▶ **PROBLEM**:
Each record must be retyped in full. No character may differ.

**** EXERCISE INPUTS ****

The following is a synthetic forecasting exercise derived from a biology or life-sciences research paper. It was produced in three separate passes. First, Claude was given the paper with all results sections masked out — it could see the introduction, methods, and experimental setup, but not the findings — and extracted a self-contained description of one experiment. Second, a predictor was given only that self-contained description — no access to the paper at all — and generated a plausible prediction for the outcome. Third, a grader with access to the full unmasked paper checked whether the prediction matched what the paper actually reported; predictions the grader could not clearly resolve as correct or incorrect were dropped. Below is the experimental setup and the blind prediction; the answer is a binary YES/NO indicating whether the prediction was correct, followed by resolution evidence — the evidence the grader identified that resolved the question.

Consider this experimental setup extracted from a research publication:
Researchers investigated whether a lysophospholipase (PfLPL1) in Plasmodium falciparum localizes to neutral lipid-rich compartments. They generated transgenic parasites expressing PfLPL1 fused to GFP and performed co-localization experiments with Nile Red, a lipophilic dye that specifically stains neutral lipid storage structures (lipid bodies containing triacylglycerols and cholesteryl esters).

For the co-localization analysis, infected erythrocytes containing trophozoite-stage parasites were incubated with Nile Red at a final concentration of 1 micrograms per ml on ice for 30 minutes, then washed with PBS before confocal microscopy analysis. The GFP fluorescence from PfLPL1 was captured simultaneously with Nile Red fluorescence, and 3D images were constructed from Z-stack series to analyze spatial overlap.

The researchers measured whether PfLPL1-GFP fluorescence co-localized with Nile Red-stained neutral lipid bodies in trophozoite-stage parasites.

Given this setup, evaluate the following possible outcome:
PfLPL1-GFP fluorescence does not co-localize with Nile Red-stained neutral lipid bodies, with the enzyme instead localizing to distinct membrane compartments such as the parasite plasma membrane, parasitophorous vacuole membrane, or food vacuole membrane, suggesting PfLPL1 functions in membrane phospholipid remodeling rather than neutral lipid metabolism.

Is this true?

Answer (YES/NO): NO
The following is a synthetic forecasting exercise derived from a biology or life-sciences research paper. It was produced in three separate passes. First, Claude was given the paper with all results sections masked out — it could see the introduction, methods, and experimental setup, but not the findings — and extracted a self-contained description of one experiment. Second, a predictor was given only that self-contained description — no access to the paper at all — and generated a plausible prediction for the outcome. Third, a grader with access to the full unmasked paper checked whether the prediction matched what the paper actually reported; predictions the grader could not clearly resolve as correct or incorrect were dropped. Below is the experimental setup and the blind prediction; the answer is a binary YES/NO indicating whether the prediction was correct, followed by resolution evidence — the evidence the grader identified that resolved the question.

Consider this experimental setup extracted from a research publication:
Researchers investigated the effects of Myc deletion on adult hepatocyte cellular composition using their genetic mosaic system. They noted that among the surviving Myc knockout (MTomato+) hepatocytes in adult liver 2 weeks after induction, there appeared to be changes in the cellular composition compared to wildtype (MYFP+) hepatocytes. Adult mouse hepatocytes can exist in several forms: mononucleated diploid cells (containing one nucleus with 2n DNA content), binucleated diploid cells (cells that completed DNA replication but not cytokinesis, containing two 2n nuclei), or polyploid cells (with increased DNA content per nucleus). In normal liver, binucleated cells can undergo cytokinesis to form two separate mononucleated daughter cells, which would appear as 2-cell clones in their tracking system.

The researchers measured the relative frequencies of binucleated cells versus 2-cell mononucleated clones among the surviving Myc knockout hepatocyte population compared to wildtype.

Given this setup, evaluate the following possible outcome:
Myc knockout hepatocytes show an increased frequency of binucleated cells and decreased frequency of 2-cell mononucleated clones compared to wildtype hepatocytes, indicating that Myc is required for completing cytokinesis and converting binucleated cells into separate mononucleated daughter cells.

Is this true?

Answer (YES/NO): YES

****

▶ **ANSWER AREA**:
The following is a synthetic forecasting exercise derived from a biology or life-sciences research paper. It was produced in three separate passes. First, Claude was given the paper with all results sections masked out — it could see the introduction, methods, and experimental setup, but not the findings — and extracted a self-contained description of one experiment. Second, a predictor was given only that self-contained description — no access to the paper at all — and generated a plausible prediction for the outcome. Third, a grader with access to the full unmasked paper checked whether the prediction matched what the paper actually reported; predictions the grader could not clearly resolve as correct or incorrect were dropped. Below is the experimental setup and the blind prediction; the answer is a binary YES/NO indicating whether the prediction was correct, followed by resolution evidence — the evidence the grader identified that resolved the question.

Consider this experimental setup extracted from a research publication:
Researchers investigated whether a lysophospholipase (PfLPL1) in Plasmodium falciparum localizes to neutral lipid-rich compartments. They generated transgenic parasites expressing PfLPL1 fused to GFP and performed co-localization experiments with Nile Red, a lipophilic dye that specifically stains neutral lipid storage structures (lipid bodies containing triacylglycerols and cholesteryl esters).

For the co-localization analysis, infected erythrocytes containing trophozoite-stage parasites were incubated with Nile Red at a final concentration of 1 micrograms per ml on ice for 30 minutes, then washed with PBS before confocal microscopy analysis. The GFP fluorescence from PfLPL1 was captured simultaneously with Nile Red fluorescence, and 3D images were constructed from Z-stack series to analyze spatial overlap.

The researchers measured whether PfLPL1-GFP fluorescence co-localized with Nile Red-stained neutral lipid bodies in trophozoite-stage parasites.

Given this setup, evaluate the following possible outcome:
PfLPL1-GFP fluorescence does not co-localize with Nile Red-stained neutral lipid bodies, with the enzyme instead localizing to distinct membrane compartments such as the parasite plasma membrane, parasitophorous vacuole membrane, or food vacuole membrane, suggesting PfLPL1 functions in membrane phospholipid remodeling rather than neutral lipid metabolism.

Is this true?

Answer (YES/NO): NO
The following is a synthetic forecasting exercise derived from a biology or life-sciences research paper. It was produced in three separate passes. First, Claude was given the paper with all results sections masked out — it could see the introduction, methods, and experimental setup, but not the findings — and extracted a self-contained description of one experiment. Second, a predictor was given only that self-contained description — no access to the paper at all — and generated a plausible prediction for the outcome. Third, a grader with access to the full unmasked paper checked whether the prediction matched what the paper actually reported; predictions the grader could not clearly resolve as correct or incorrect were dropped. Below is the experimental setup and the blind prediction; the answer is a binary YES/NO indicating whether the prediction was correct, followed by resolution evidence — the evidence the grader identified that resolved the question.

Consider this experimental setup extracted from a research publication:
Researchers investigated the effects of Myc deletion on adult hepatocyte cellular composition using their genetic mosaic system. They noted that among the surviving Myc knockout (MTomato+) hepatocytes in adult liver 2 weeks after induction, there appeared to be changes in the cellular composition compared to wildtype (MYFP+) hepatocytes. Adult mouse hepatocytes can exist in several forms: mononucleated diploid cells (containing one nucleus with 2n DNA content), binucleated diploid cells (cells that completed DNA replication but not cytokinesis, containing two 2n nuclei), or polyploid cells (with increased DNA content per nucleus). In normal liver, binucleated cells can undergo cytokinesis to form two separate mononucleated daughter cells, which would appear as 2-cell clones in their tracking system.

The researchers measured the relative frequencies of binucleated cells versus 2-cell mononucleated clones among the surviving Myc knockout hepatocyte population compared to wildtype.

Given this setup, evaluate the following possible outcome:
Myc knockout hepatocytes show an increased frequency of binucleated cells and decreased frequency of 2-cell mononucleated clones compared to wildtype hepatocytes, indicating that Myc is required for completing cytokinesis and converting binucleated cells into separate mononucleated daughter cells.

Is this true?

Answer (YES/NO): YES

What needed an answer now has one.